--- start of Page ---
After a disappointing African Cup of Nations, where they could only finish in third place despite hosting the tournament, Cameroon jet off to Qatar hoping this can be the start of a new era.
The Indomitable Lions are now under the guidance of Rigobert Song, who took charge in February and has instilled a renewed sense of optimism after winning three of his five competitive games in charge.
He will now attempt to do something Cameroon have failed to do in over 30 years; reach the World Cup knock-out stages, with the last three decades seeing them fail to take advantage of having world-renowned stars such as Samuel Eto’o, Lauren and Geremi.
Head over to our World Cup 2022 predictions page for the rest of our tips, team guides and analysis ahead of this winter’s World Cup.
Cameroon: The story so far
After missing the tournament in Russia four years ago, Cameroon looked destined for more World Cup misery during qualifying.
They had a promising group stage initially, finishing in top spot, comfortably above Cape Verde, Liberia and the Central African Republic thanks to four wins and a draw from five games.
That took them through to the second qualifying round, where things got even better, winning five times in six outings and knocking out the Ivory Coast in the process to set up a two-legged play-off against Algeria.
Things didn’t start well, with Rigobert Song’s first game in charge ending in a 1-0 defeat at home.
However, with the odds stacked against them, Karl Toko Ekambi popped up to score in the final minute of extra-time in the second leg to earn a 2-1 victory and ensure Cameroon progressed on away goals.
--- end of Page ---
Things to do >>
a: From the Cameroon World Cup preview, reproduce the stretch from "Cameroon: The story" through "misery during qualifying.".
b: According to the Cameroon World Cup preview, who scored in the final minute of extra-time in the second leg against Algeria?
--- start of Available data ---
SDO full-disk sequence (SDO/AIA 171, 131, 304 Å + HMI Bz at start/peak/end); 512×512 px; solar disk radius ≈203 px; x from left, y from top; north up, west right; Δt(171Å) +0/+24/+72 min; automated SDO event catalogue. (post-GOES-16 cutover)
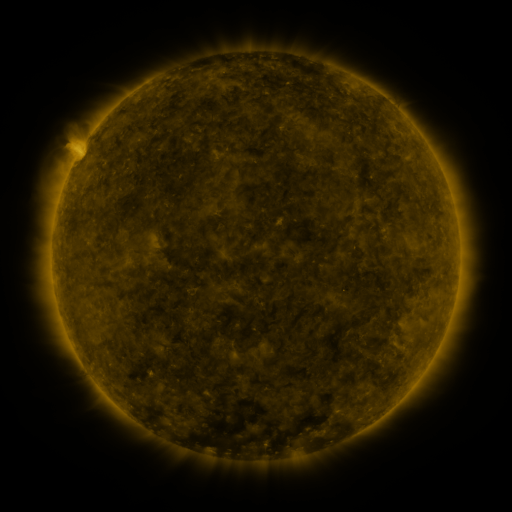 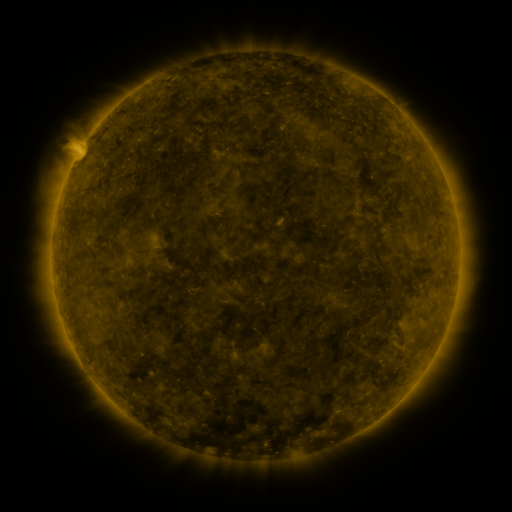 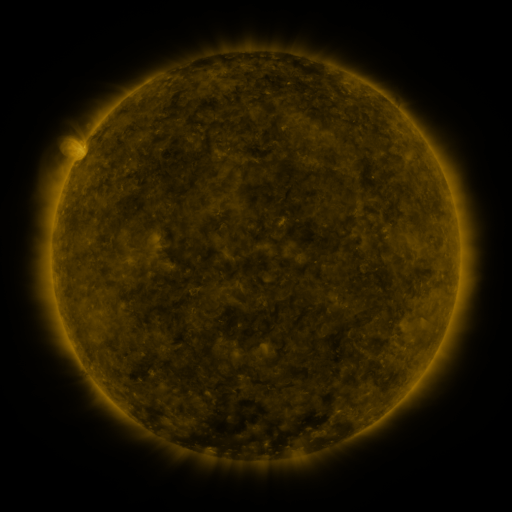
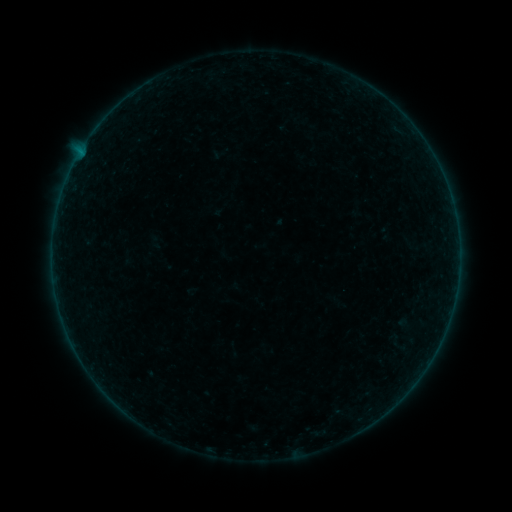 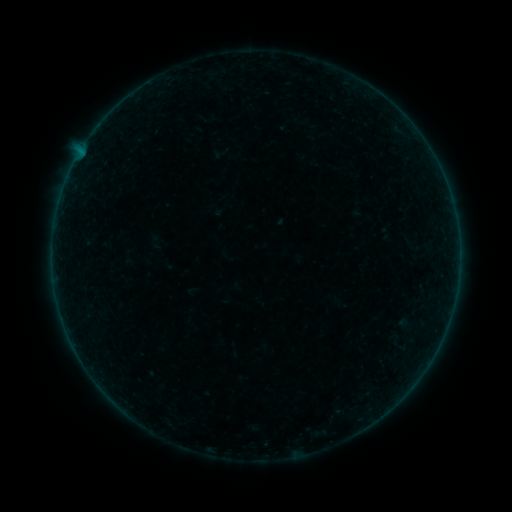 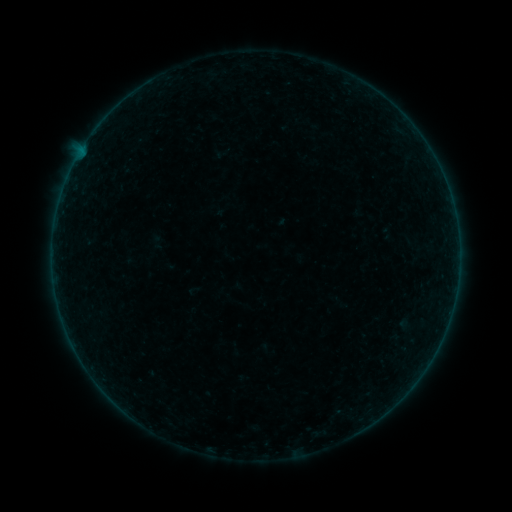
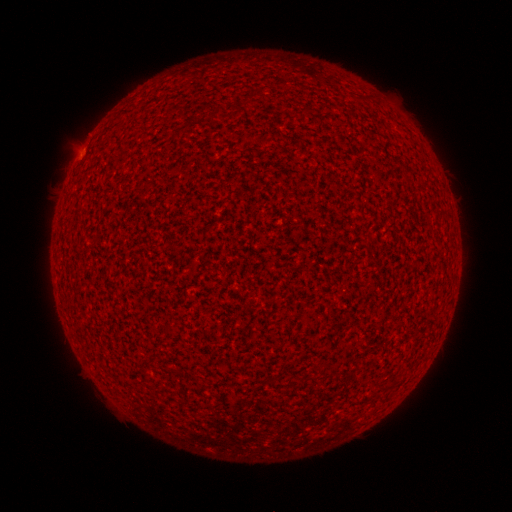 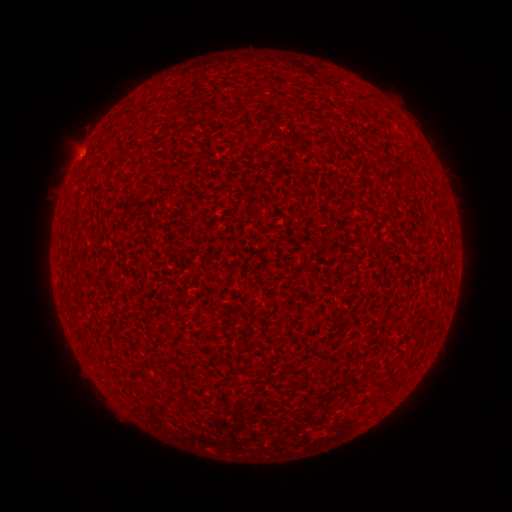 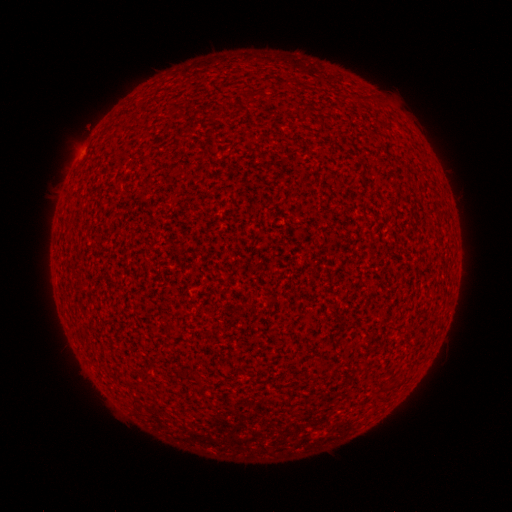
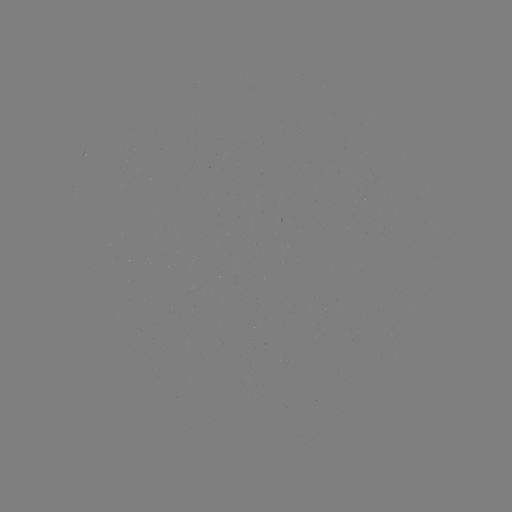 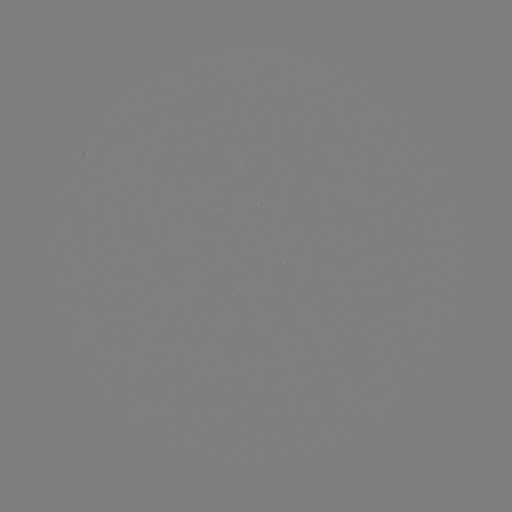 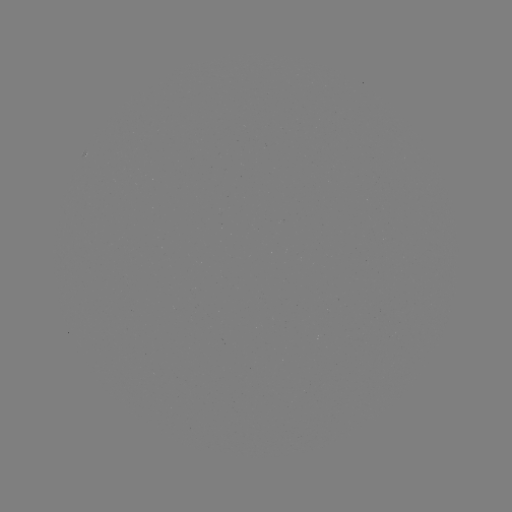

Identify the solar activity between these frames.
A2.4 flare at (82, 150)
--- end of Available data ---
Expected outputs >>
a:
Cameroon: The story so far
After missing the tournament in Russia four years ago, Cameroon looked destined for more World Cup misery during qualifying.

b: Karl Toko Ekambi